Counting cards is not illegal in Nevada, but casinos are allowed to restrict or bar such gamblers from their venues. When Kho decided to make his exit and went to cash his chips, Hard Rock Hotel staff members asked for identification. Kho refused and his lawsuit claims that security personnel then handcuffed him on the casino floor and took him to a security office and physically searched him against his will.
Las Vegas attorney Robert Neresian represents Kho and says that the casino had a responsibility to notify the Nevada Gaming Board about the dispute. It is argued in his lawsuit that Kho did not have to provide ID ‘because casinos broadcast this information on networks for others to use to the detriment of legal gamblers such as the plaintiff’.
According to the lawsuit, Kho suffered physical injuries and emotional distress, which was termed as ‘the destruction of his vacation to Las Vegas’. Neresian is pursuing causes of action including theft, false imprisonment and battery on behalf of his client, stating in the document that the ‘plaintiff is not, and was not, a criminal’.

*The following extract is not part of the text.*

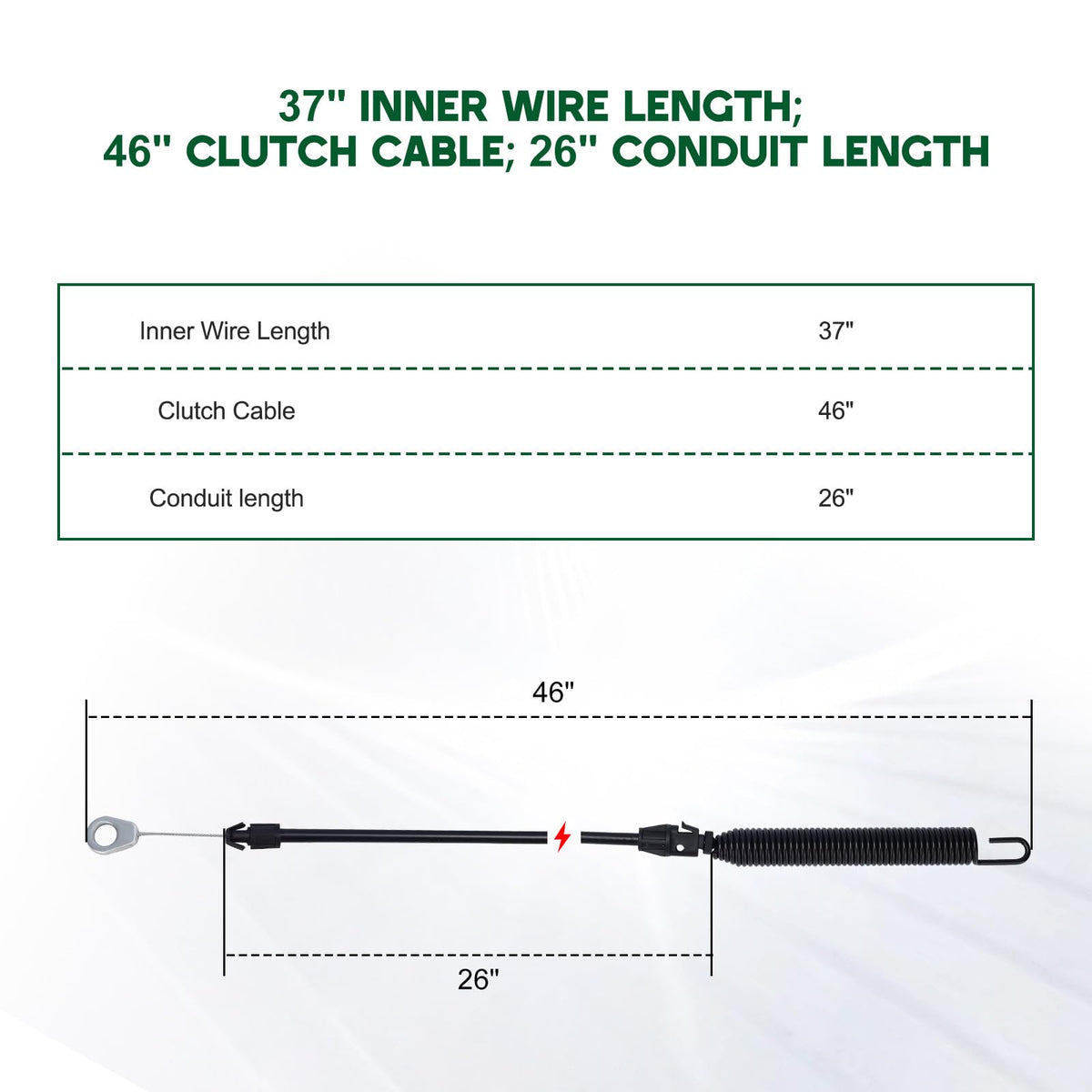 Venseri deck engagement cable for MTD 746-04092, reliable blade engagement during mowing.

Representatives of the casino have so far declined to comment on the matter, but these recent events have brought more unwelcome publicity after actor Ben Affleck revealed that he was banned from playing blackjack at the Hard Rock in April 2014. Recalling the incident in Details magazine, Affleck later said: “That is a true story. I mean, that took place. I took some time to learn the game and became a decent blackjack player. And once I became decent, the casinos asked me not to play blackjack.” It will be intriguing to see the outcome of the latest dispute as Kho battles to prove that the casino had no right to confiscate his chips.